Vicky Reich, Stanford University Libraries
David S. H. Rosenthal, Sun Microsystems Laboratories
LOCKSS (Lots Of Copies Keep Stuff Safe) is a prototype of a system to preserve access to scientific journals published on the Web.
Problem
In most respects the Web is a far more effective medium for scientific, technical and medical (STM) communication than paper. Techniques such as datasets in spreadsheets behind graphs, dynamic lists of citing papers, e-mail notification of citing papers are commonplace. These, plus basic hyperlinks and full text searching, make Web journals easier to access and more useful than paper journals. Material frequently appears earlier online than on paper. Many journals publish material, including peer-reviewed articles, only online. The paper journal no longer serves as the archive of science.

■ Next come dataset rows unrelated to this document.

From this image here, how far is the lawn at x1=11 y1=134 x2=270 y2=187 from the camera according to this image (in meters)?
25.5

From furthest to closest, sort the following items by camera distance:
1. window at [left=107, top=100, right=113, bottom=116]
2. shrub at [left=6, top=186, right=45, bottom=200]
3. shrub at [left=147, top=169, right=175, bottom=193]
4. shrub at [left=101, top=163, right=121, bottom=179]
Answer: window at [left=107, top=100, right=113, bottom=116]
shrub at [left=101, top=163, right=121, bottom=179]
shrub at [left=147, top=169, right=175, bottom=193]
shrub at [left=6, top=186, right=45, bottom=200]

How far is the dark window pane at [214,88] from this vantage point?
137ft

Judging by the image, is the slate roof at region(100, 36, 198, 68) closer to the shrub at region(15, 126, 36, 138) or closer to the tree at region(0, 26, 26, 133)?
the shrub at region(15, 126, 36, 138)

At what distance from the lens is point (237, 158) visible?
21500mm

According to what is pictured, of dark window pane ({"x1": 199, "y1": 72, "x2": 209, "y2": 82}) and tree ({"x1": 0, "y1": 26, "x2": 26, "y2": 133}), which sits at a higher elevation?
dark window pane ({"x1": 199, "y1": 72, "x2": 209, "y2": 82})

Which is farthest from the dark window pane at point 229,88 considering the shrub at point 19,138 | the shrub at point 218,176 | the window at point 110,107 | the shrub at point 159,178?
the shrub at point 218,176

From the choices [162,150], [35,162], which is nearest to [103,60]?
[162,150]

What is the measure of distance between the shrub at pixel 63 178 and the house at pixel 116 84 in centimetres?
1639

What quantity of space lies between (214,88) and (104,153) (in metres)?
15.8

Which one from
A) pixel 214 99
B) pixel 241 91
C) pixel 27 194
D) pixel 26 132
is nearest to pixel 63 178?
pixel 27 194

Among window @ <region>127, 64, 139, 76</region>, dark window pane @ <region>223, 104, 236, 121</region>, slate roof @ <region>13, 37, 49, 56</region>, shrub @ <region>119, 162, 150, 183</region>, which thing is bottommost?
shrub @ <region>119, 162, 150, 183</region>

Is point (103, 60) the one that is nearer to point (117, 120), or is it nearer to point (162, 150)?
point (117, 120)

Librarians have confidence in their ability to provide readers with access to material published on paper, even if it is centuries old. Preservation is a by-product of the need to distribute copies to provide access. Paper journal subscriptions provide libraries with an archival copy of the content. Librarians are skeptical about their ability to provide long-term access to materials published on the Web. Subscribing to a Web journal rents access to the publisher’s copy. The publisher may promise "perpetual access", but there is no business model to support the promise. This poses a problem for librarians, who wish to provide both current and future readers with access to published literature.
Librarians want and need to provide their readers with long-term access to selected content. Doing so involves solving three problems:
- The bits themselves must be preserved. All digital storage media have a limited lifetime; the bits need to migrate from one medium to another over time. In practice it is difficult to fund a bulk copying effort when a medium starts decaying. Only the most valuable bits are preserved at each transition.
- Access to the bits must be preserved. Unless links to pages continue to resolve, the material will effectively be lost because it’s likely few will have the patience, knowledge, or resources to retrieve it.
- The ability to translate the bits, once accessed, into human-readable form must be preserved.
There can be no single solution to these problems. A single solution by itself would be perceived as vulnerable. By proposing LOCKSS we are not arguing that other solutions should not be developed and deployed. Diversity is essential to successful preservation.
Requirements
Librarians’ techniques for preserving access to published paper materials have been honed since 415 AD, when much of the world’s then-current literature was lost in the Library of Alexandria fire. These techniques include: acquire lots of copies; distribute them around the world so it is easy to find some of the copies but hard to find all of the copies; lend or replicate your copies when other libraries need access.
In this context, we make a distinction between preserving archives (not LOCKSS) and preserving general circulating collections (LOCKSS). Archives house unique materials that are expensive and/or impossible to replicate widely. Access is restricted to protect the artifacts and to ensure preservation. Circulating library collections provide access, and explicit risks are taken with each artifact to achieve this goal. Copies are loaned to readers on a promise that they will eventually be returned.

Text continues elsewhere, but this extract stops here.